Given text »
Dr. David Alan Gilbert Oct. 13, 2022, 4:37 p.m. UTC | #4
* Peter Xu (peterx@redhat.com) wrote:
> On Wed, Oct 12, 2022 at 01:51:07PM -0400, Peter Xu wrote:
> > On Wed, Oct 12, 2022 at 05:43:53PM +0100, Dr. David Alan Gilbert wrote:
> > > * Peter Xu (peterx@redhat.com) wrote:
> > > > Don't take the bitmap mutex when sending pages, or when being throttled by
> > > > migration_rate_limit() (which is a bit tricky to call it here in ram code,
> > > > but seems still helpful).
> > > > 
> > > > It prepares for the possibility of concurrently sending pages in >1 threads
> > > > using the function ram_save_host_page() because all threads may need the
> > > > bitmap_mutex to operate on bitmaps, so that either sendmsg() or any kind of
> > > > qemu_sem_wait() blocking for one thread will not block the other from
> > > > progressing.
> > > > 
> > > > Signed-off-by: Peter Xu <peterx@redhat.com>
> > > 
> > > Reviewed-by: Dr. David Alan Gilbert <dgilbert@redhat.com>
> > > 
> > > although a comment above the reclaration of ram_save_host_pages saying
> > > it can drop the lock would be veyr good.
> > 
> > Let me add that.  Thanks,
> 
> A fixup to this patch attached to touch up the comment for
> ram_save_host_page().

Yep, that's right (I don't think we have any formal annotation for
locks)

Reviewed-by: Dr. David Alan Gilbert <dgilbert@redhat.com>

> -- 
> Peter Xu

> From dcc3adce062df7216851890d49f7d2b1fa2e84a4 Mon Sep 17 00:00:00 2001
> From: Peter Xu <peterx@redhat.com>
> Date: Thu, 13 Oct 2022 12:18:04 -0400
> Subject: [PATCH] fixup! migration: Yield bitmap_mutex properly when
>  sending/sleeping
> Content-type: text/plain
> 
> Signed-off-by: Peter Xu <peterx@redhat.com>
> ---
>  migration/ram.c | 5 +++++
>  1 file changed, 5 insertions(+)
> 
> diff --git a/migration/ram.c b/migration/ram.c
> index 538667b974..b311ece48c 100644
> --- a/migration/ram.c
> +++ b/migration/ram.c
> @@ -2407,9 +2407,14 @@ out:
>   * a host page in which case the remainder of the hostpage is sent.
>   * Only dirty target pages are sent. Note that the host page size may
>   * be a huge page for this block.
> + *
>   * The saving stops at the boundary of the used_length of the block
>   * if the RAMBlock isn't a multiple of the host page size.

Requirement » Reproduce the patch review thread word for word, starting at "Dr. David Alan Gilbert Oct." and ending at "seems still helpful).". The lines that come next are separate material and are unrelated to the patch review thread.

Given material »
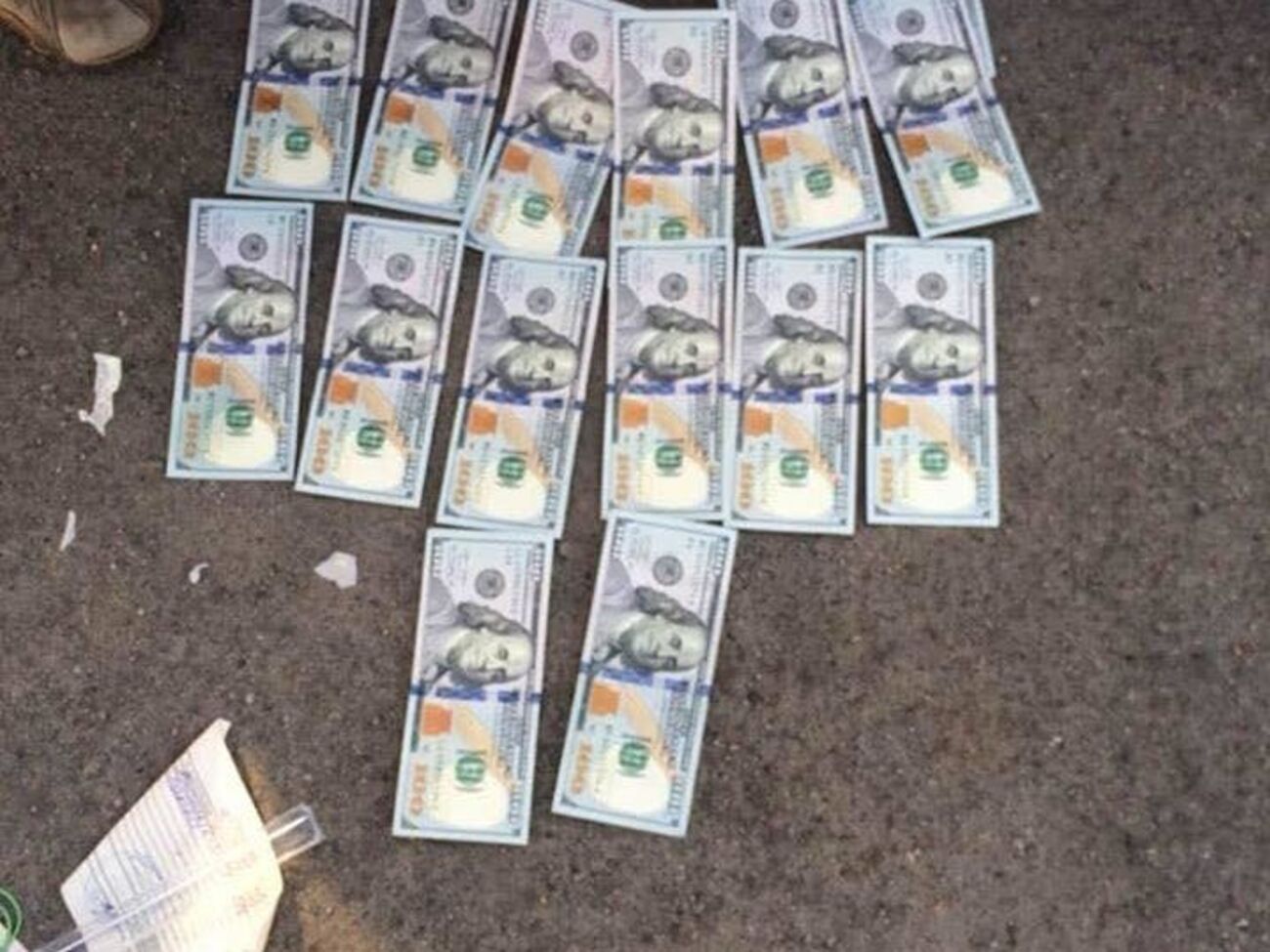 Під час обшуку вилучили $2 тис. і 58 тис. грн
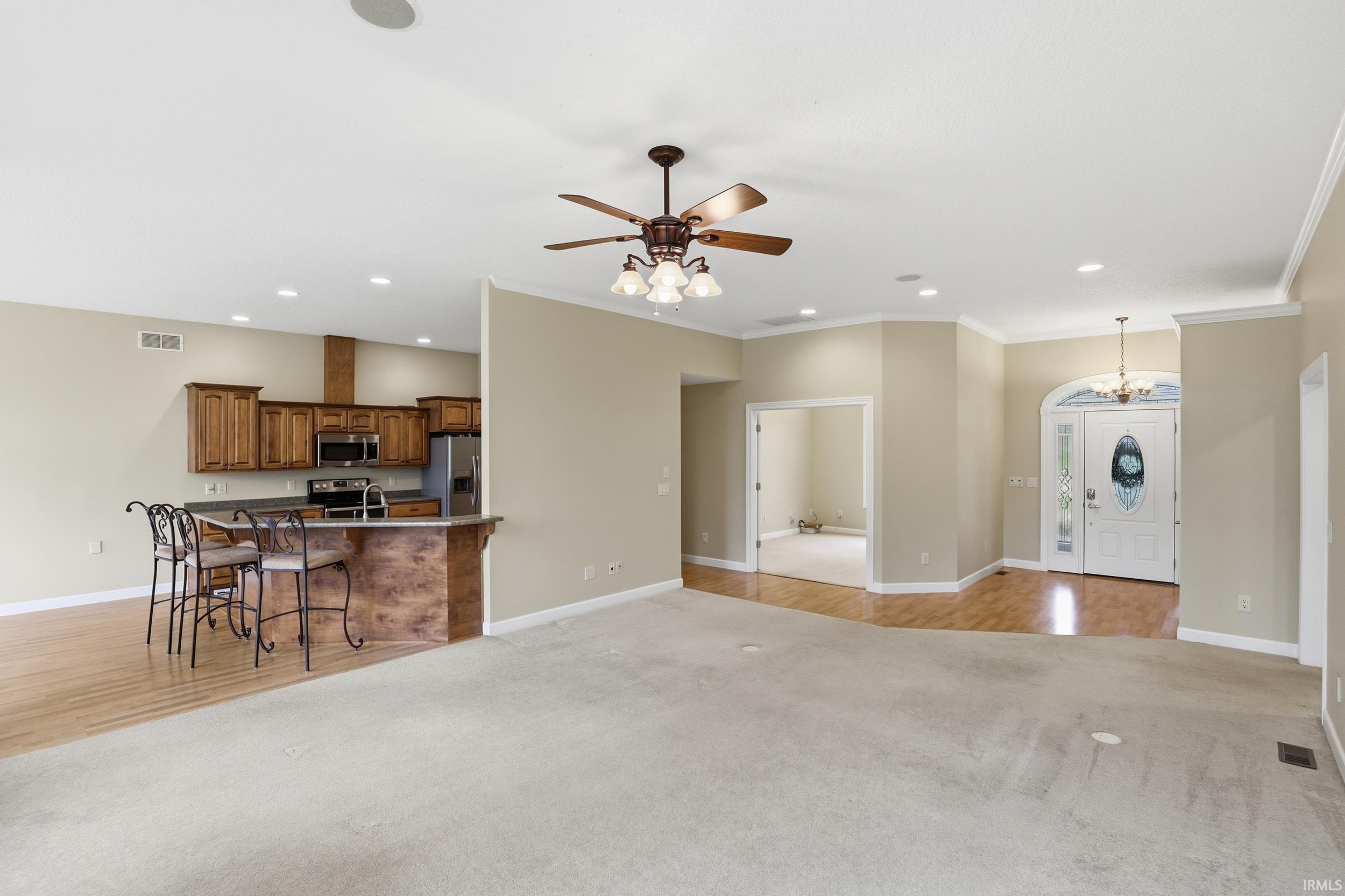 Living area featuring light colored carpet, a ceiling fan, crown molding, light wood finished floors, and suspended lighting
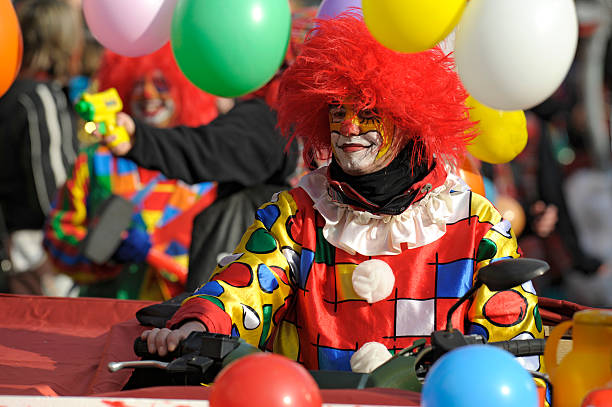 Clown at carnival parade Bad Hindelang, Germany - Februar 14, 2010: An unidentified clown with red hairs, self made clothes and colored ballons participates at the annual public carnival parade through the streets of city Bad Hindelang in southern part of Bavaria. mardi gras body painting stock pictures, royalty-free photos & images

Task result »
Dr. David Alan Gilbert Oct. 13, 2022, 4:37 p.m. UTC | #4
* Peter Xu (peterx@redhat.com) wrote:
> On Wed, Oct 12, 2022 at 01:51:07PM -0400, Peter Xu wrote:
> > On Wed, Oct 12, 2022 at 05:43:53PM +0100, Dr. David Alan Gilbert wrote:
> > > * Peter Xu (peterx@redhat.com) wrote:
> > > > Don't take the bitmap mutex when sending pages, or when being throttled by
> > > > migration_rate_limit() (which is a bit tricky to call it here in ram code,
> > > > but seems still helpful).